Major Major Major Major
@Fair Economist: well, it puts people into the common risk pool, as David says.
StringOnAStick
Too many people still don’t know that without insurance they pay the highest rates for service, not the various reduced rates that individual insurance plans negotiate. It seems like the only people who know this are the same, self selected group of wonks such as those who read David, industry people like David, or people who have grappled with this since they were self employed. Those who’ve always gotten HI as a work benefit have no freakin’ idea but they complain a lot about how their “insurance keeps getting worse”, not seeing the bigger picture. As more get forced into the gig economy, eyes are opening.

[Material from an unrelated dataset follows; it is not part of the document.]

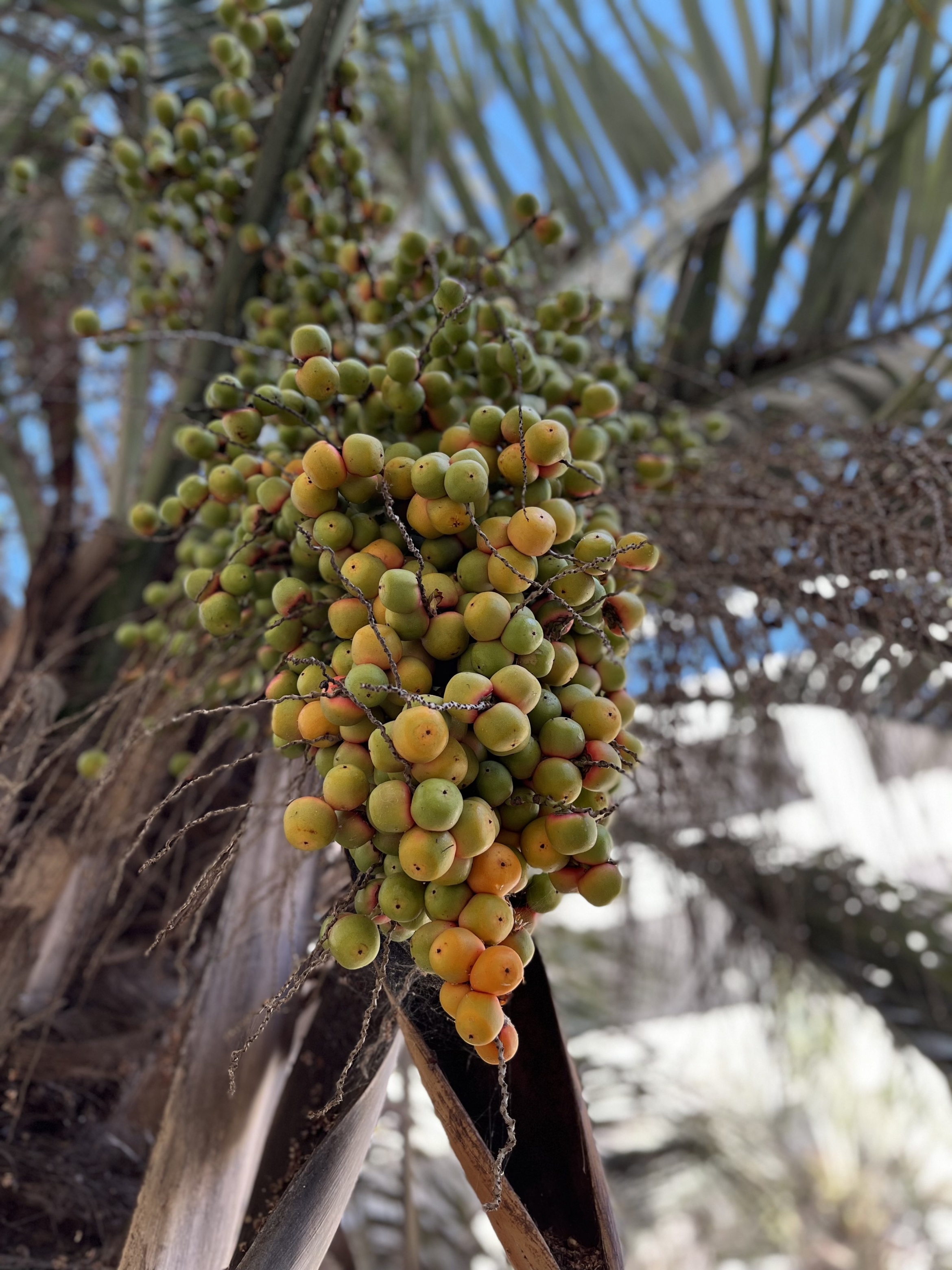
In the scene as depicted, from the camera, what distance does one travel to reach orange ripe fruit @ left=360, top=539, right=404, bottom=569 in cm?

This may be the optics behind some D’s push for Medicare for all, even though Medicaid has better AV. Most have relatives on Medicare and can see that it hasn’t sucked away their precious bodily fluids so that’s a lot less scary to promote than the much easier to demonize unfamiliar idea of single payer (eek! Socialized medicine!). Medicaid has better AV but has ” poor people and welfare” connotations so tactically Medicare for all is an easier lift. I kind of see this Copper idea as another facet of the same idea and maybe a but easier to swallow for some. As much as the purity ponies want instant Swedish style health care, it should be obvious to anyone with a brain that the US will only get there by incremental changes and copper may be one of them.
StringOnAStick
@Another Scott: One thing to know about young invincibles is they are the ones being hit hardest by the gig (no benefits) economy. I’ve heard many of my young dental patients complain how hard it is to get a job with benefits, and I’m in a city with one of the lowest unemployment rates in the country. Until age 26 they can stay on mom and dad’s policies provided their folks haven’t also been “gigged”.

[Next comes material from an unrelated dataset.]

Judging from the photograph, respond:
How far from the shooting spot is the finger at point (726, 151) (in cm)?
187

The trend of offloading benefit costs that started with changing from lifetime pensions to 401k’s is still grinding along.
Raven Onthill
My guess is many young healthy people who haven’t experienced a major injury or illness will go for the cheap copper plans. This could hurt a lot.
Another Scott
@StringOnAStick: Good points in both your comments.

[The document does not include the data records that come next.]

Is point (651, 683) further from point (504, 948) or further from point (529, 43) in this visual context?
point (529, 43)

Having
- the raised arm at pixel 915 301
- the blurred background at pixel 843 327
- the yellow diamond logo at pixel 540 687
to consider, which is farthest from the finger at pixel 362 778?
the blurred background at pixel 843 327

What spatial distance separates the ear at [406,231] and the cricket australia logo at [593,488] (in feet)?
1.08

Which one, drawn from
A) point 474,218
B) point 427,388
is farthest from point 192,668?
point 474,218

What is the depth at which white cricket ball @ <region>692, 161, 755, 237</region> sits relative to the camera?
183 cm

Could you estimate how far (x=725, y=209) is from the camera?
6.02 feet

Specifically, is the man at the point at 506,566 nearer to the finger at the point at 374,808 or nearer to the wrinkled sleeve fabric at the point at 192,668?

It doesn’t have to be this way. There are more efficient and sensible ways to fix these problems than coming up with plans that have lower benefits. But I know how politics works and the importance of incremental progress.
I just hope that any changes are actually making things better and not a “camel’s nose” type of thing…
Cheers,
Scott.
StringOnAStick
@Another Scott: The camel’s nose is indeed a risk when R’s are involved. Like is said here fairly often, we have to fight them every day.
Major Major Major Major
@Raven Onthill: hurt a lot? This is aimed at people who don’t have any insurance. David just estimated around a million more insured.
I really don’t get the freak out here.
Another Scott
@Major Major Major Major: Dunno if I’d call it a “freak-out”. More of a “show me” that it won’t make things worse.
Cheers,
Scott.
Brachiator
@MazeDancer:
Good point. I keep hearing from self employed people that available ACA plans don’t work well for them.
Seth Owen
We are down to ‘copper.’ What’s going to be the next, even cheaper, plan? Iron? Lead? Mercury?
Raven Onthill
@Major Major Major Major: Because it could take members and funding away from better-paying plans. Depends on the details, but not hopeful that it will be made to work well.
Anne Paulson
People always talk about the healthy young people who don’t have insurance, but forget the healthy olds who do, for whom the Copper is a no-brainer over Bronze. For me, 10-15% of my premium is maybe $1500. Hmm, should I save $1500 to raise my deductible from $6750 to $10,000? I would be worse off only if my deductible expenses were greater than $8250, which is unlikely. Most likely an extra $1500 will be switched from paying health costs for a sick person to buying bike parts for me. Good for me, but is this the system we want?